Au source du fun N° Zéro : retrouver le fun dans le libre

La plupart des logiciels libres sont devenus indispensables dans la vie professionnelle des gens sérieux qui perdent leur vie à la gagner.

Heureusement la productivité n’est pas une fatalité. Avec Au source du fun, LinuxFr.org inaugure une série de dépêches pour les gens marrants qui veulent perdre leur temps sans gagner leur vie !

Ce premier épisode traite des inutilitaires dans le libre. Il est conseillé de le consulter pendant un temps parfaitement inutile telle que la réunion du comité exécutif sur la stratégie IA de votre entreprise.

Sommaire

Je (NdM : chilinhualong) médite souvent sur cette dualité de notre époque hyper moderne : nos machines n’ont jamais été aussi puissantes, et pourtant, nous n’avons jamais été aussi prisonniers de leurs schémas de demande de productivité au détriment d’une certaine liberté d’exister. Chaque clic doit servir à quelque chose, chaque touche pressée doit justifier son existence. Mais il fut un temps où l’on savait encore jouer avec les ordinateurs — comme des enfants jouent avec des boîtes en carton — pour le simple plaisir de l’exploration.

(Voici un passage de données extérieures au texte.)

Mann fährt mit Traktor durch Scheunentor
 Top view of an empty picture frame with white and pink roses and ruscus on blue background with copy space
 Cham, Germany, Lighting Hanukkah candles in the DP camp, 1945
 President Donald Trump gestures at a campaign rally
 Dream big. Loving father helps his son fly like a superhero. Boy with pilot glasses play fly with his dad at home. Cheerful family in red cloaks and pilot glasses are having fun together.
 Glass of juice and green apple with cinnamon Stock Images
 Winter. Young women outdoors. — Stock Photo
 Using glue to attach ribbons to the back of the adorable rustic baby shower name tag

Je me souviens de ces après-midi perdus à cliquer sur des programmes qui ne servaient à rien et qui transformaient le clavier en instrument désaccordé ou dessinaient des fractales hypnotiques. On appuyait sur Échap et il ne se passait… rien… de sérieux. Il restait juste ce sourire idiot, comme lorsqu’on trouve un caillou parfaitement lisse sur le sentier du hasard.

J’ai l’impression, dans la même perspective qu'Eugène Ionesco* et Nuccio Ordine, que ce qu’on nomme « inutile » est souvent ce qui nous touche le plus. Un poème. Un rayon de soleil dans une tasse vide. Un programme open-source qui n’offre rien d’autre qu’une expérience qui nous rappelle notre capacité à nous émerveiller. Ainsi, l’autre jour, j’ai repensé à l’arbre de Zhuangzi, celui qu’on n’abattit pas parce que « trop tordu pour être utile ». Comme lui, des logiciels non-productivistes ont existé précisément parce qu’ils refusaient la logique du rendement.

« *Si on ne comprend pas l’utilité de l’inutile, l’inutilité de l’utile, on ne comprend pas l’art ; et un pays où l’on ne comprend pas l’art est un pays d’esclaves et de robots, un pays de gens malheureux, de gens qui ne rient pas ni ne sourient, un pays sans esprit ; où il n’y a pas l’humour, où il n’y a pas le rire, il y a la colère et la haine »Ionesco

Je revois :

  • L’Amiga, boîte magique dont chaque registre électronique faisait jaillir des vitraux numériques étincelants — où le #FF00FF n’était pas une simple valeur hexadécimale, mais la pourpre même de quelque adolescence éternelle retrouvée sur Aminet.

  • Les soundtrackers, laboratoires de sons modulaires où nous apprenions, comme des enfants maladroits devant un piano désaccordé, que la musique naît d’abord des contraintes — ces boîtes à rythmes qui clignotaient dans la pénombre des chambres d’étudiant, démiurges d’un futur artistique encore à explorer.

  • Les démos minimalistes, merveilles cousues dans l’étroit habit du kilooctet, où chaque opcode était un ciselé économe dans le minimum de mémoire d’une disquette 1,44 mégaoctet — ainsi la démonstration tenait sur l’équivalent d’un mouchoir de poche numérique.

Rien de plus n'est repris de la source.